Prompt: All of the records below must be output exactly, with no pictures carried over.

Stored items:
________________________
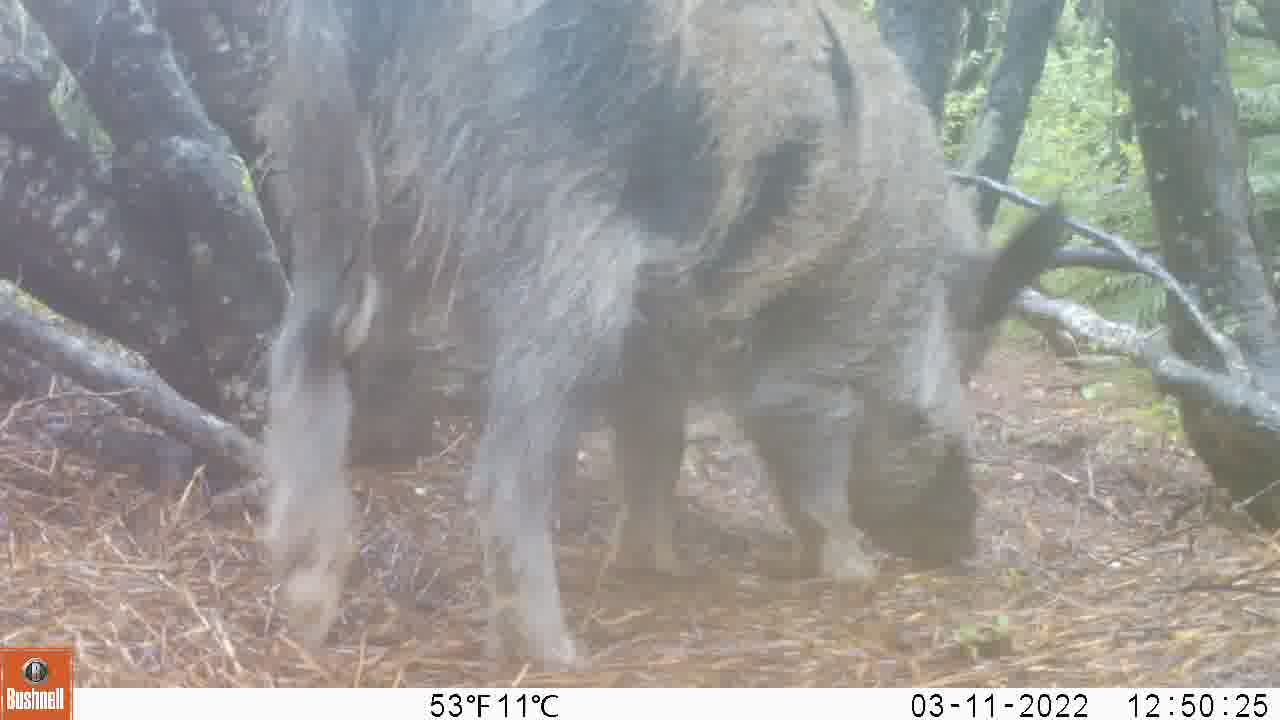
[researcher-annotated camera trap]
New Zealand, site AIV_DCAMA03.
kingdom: Animalia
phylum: Chordata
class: Mammalia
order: Artiodactyla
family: Suidae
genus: Sus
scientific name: Sus scrofa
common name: pig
________________________
Exercise answer:
[researcher-annotated camera trap]
New Zealand, site AIV_DCAMA03.
kingdom: Animalia
phylum: Chordata
class: Mammalia
order: Artiodactyla
family: Suidae
genus: Sus
scientific name: Sus scrofa
common name: pig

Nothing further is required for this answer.